The world must keep its eyes on Iran

Mahsa Amini
Mahsa Amini's family
A close up of Richard Branson smiling, looking at the camera
Richard Branson's signature
Published on 13 December 2022

With every passing day, the situation of the brave protestors in Iran gets more precarious. For nearly three months since the violent death of 22-year old Mahsa Amini in police custody, young Iranians have been taking to the streets, expressing their frustration with the incompetent and corrupt regime that has oppressed them for so long. With their dreams and aspirations crushed, their desire to live freely and with dignity shattered, and their country’s economy on its knees, Iranians have had enough. There is little to no confidence in the political will or the capacity for meaningful reforms. The system is broken beyond repair. Regime change is what people are fighting for.

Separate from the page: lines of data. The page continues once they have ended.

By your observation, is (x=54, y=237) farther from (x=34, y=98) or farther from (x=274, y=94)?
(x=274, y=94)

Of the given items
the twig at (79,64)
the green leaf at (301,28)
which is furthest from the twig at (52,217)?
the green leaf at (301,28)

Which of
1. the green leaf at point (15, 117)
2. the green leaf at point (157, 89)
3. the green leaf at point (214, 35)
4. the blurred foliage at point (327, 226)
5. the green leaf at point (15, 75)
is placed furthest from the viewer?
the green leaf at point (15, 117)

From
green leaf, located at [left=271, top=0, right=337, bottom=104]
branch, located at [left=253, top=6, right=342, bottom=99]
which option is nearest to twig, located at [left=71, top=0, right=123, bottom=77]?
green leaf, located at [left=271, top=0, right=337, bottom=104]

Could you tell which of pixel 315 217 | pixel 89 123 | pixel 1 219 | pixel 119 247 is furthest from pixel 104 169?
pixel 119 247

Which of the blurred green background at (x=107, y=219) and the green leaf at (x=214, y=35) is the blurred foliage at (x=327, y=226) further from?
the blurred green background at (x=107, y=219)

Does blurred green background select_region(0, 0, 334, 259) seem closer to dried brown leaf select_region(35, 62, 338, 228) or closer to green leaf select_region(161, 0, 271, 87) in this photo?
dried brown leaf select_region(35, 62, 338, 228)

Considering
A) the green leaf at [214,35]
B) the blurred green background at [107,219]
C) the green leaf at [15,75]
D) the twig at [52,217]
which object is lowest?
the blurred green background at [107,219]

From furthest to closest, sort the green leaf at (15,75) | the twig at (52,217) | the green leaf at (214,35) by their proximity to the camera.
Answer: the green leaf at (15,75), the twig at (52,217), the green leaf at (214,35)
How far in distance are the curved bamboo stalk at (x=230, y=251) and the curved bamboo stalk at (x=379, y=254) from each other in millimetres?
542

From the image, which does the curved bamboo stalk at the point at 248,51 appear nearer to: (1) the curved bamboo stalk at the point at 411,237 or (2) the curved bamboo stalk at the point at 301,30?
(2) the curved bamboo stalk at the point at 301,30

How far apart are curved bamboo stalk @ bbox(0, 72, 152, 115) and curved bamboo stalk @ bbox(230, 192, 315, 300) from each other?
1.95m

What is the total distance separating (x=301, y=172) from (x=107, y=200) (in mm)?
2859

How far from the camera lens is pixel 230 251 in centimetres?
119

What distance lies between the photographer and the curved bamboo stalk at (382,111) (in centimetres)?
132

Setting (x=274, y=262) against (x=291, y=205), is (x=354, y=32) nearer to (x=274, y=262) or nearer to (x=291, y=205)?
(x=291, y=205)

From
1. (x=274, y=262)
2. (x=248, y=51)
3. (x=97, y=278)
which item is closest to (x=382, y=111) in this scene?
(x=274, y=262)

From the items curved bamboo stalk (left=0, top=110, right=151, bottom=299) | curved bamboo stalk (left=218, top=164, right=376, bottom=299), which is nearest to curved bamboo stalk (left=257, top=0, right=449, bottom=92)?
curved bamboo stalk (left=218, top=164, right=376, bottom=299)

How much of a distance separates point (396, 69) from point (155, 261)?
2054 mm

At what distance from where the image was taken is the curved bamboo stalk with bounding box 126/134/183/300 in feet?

Iran’s leaders, a cabal of so-called clerics and their cronies completely disconnected from the day-to-day lives of the younger generations, are undoubtedly aware and fearful of the power of the street. And they are striking back with cruel, raw brutality to preserve the status quo. Hundreds, if not more, have already been killed since September in clashes between police and protestors, including countless bystanders. The Basiji, a thuggish domestic militia doing the regime’s dirty work, has been out in full force, mercilessly targeting protestors, their families, and their communities. Thousands have been imprisoned, and there are countless credible reports of people being routinely subjected to torture.

Today, we learned of the death of Majidreza Rahnavard, who was hanged this morning in the city of Mashhad, a mere 23 days after his arrest and following a show trial that bore all the hallmarks of dictatorial injustice. Only 23 years old, Majidreza was the second protestor to be executed in just five days. Human rights organisations fear that many more are at risk over the coming days and weeks as those detained are dragged before Iran’s feared Revolutionary Court.

As the crackdown is in full swing, the international community must hold Iran’s leadership accountable and do everything it can to end government violence and oppression before more young lives are lost. All nations and businesses should rethink their economic ties to the regime, which has also become one of Russia principal suppliers of drones killing Ukrainian civilians – an unholy alliance not supported by the Iranian people, I’m sure.

Diplomatic pressure at all levels must be combined with comprehensive and strictly enforced sanctions against individuals and government organisations responsible for the violence. Thanks to the diligent work of human rights activists inside Iran and abroad, their names are well-known. Those in charge now should know that they won’t escape justice.

In addition to political and economic action, all those with platforms and reach should give a voice to the protest movement, bear witness to the regime’s crimes and share what is happening across Iran’s cities and towns every day. The world must keep its eyes on Iran.